Write out, unchanged, the lines from the one holding "Is pyautogui.locateOnScreen(1, 15, 25, 28): waterfront" to the close of the listing. Both the first and last lines belong in it.

--- DATA RECORDS ---

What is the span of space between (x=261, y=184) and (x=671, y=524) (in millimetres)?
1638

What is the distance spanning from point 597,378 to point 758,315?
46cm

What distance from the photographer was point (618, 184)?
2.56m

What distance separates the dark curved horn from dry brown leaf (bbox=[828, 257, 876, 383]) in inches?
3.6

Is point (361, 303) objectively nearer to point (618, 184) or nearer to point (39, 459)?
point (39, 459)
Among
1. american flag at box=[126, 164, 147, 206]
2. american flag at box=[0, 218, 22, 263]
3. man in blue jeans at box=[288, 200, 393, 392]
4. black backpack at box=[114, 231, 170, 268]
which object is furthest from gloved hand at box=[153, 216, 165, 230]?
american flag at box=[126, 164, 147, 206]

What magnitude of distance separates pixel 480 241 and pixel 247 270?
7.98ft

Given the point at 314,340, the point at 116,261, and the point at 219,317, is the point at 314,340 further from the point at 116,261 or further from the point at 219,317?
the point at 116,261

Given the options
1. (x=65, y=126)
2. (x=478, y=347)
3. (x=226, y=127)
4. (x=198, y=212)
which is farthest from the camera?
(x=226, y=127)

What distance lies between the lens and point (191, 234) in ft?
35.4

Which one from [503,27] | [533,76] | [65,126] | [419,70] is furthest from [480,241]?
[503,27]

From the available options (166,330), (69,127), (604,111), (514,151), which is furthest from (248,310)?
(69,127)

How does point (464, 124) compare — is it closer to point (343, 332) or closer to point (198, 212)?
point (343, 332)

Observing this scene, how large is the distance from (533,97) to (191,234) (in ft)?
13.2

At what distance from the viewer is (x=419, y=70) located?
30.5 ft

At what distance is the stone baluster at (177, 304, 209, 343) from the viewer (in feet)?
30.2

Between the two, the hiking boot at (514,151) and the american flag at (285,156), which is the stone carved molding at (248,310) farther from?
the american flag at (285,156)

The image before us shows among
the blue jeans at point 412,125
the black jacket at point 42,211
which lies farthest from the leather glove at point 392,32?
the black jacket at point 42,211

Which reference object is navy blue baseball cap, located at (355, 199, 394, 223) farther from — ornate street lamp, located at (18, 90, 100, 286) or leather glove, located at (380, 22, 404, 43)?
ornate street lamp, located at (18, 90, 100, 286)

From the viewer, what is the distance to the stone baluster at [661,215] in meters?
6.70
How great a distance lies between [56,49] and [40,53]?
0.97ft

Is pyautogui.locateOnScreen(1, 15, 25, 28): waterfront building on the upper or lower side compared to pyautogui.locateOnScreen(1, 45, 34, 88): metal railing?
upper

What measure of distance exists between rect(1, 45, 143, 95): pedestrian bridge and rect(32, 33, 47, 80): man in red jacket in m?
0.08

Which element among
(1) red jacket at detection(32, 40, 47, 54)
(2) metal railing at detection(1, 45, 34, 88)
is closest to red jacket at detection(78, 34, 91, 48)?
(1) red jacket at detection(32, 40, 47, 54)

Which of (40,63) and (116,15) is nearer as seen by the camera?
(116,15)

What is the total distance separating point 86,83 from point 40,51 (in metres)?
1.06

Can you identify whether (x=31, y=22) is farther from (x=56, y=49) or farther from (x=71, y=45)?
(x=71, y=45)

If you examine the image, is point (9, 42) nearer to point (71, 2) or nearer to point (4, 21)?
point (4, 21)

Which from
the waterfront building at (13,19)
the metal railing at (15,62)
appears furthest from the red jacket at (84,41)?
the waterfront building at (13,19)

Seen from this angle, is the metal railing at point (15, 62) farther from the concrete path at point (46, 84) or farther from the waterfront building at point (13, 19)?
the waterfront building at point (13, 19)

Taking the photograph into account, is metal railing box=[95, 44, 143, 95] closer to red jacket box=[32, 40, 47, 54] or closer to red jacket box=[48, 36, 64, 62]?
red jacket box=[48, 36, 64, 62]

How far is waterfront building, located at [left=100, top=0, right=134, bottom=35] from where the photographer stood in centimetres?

---

» **RESPONSE TO THE TASK**:
Is pyautogui.locateOnScreen(1, 15, 25, 28): waterfront building on the upper or lower side compared to pyautogui.locateOnScreen(1, 45, 34, 88): metal railing?
upper

What measure of distance exists between rect(1, 45, 143, 95): pedestrian bridge and rect(32, 33, 47, 80): man in red jacket in m?
0.08

Which element among
(1) red jacket at detection(32, 40, 47, 54)
(2) metal railing at detection(1, 45, 34, 88)
is closest to red jacket at detection(78, 34, 91, 48)?
(1) red jacket at detection(32, 40, 47, 54)

Which of (40,63) and (116,15) is nearer as seen by the camera?
(116,15)

What is the total distance separating point 86,83 from point 40,51 (in metres)?
1.06

Can you identify whether (x=31, y=22) is farther from (x=56, y=49) or farther from (x=71, y=45)?
(x=71, y=45)

If you examine the image, is point (9, 42) nearer to point (71, 2) or nearer to point (4, 21)?
point (4, 21)

Which from
the waterfront building at (13,19)
the metal railing at (15,62)
appears furthest from the red jacket at (84,41)?
the waterfront building at (13,19)

Seen from this angle, is the metal railing at point (15, 62) farther from the concrete path at point (46, 84) or farther from the waterfront building at point (13, 19)?
the waterfront building at point (13, 19)

Taking the photograph into account, is metal railing box=[95, 44, 143, 95] closer to red jacket box=[32, 40, 47, 54] or closer to red jacket box=[48, 36, 64, 62]?
red jacket box=[48, 36, 64, 62]

How far is waterfront building, located at [left=100, top=0, right=134, bottom=35] from where the photographer stood in centimetres?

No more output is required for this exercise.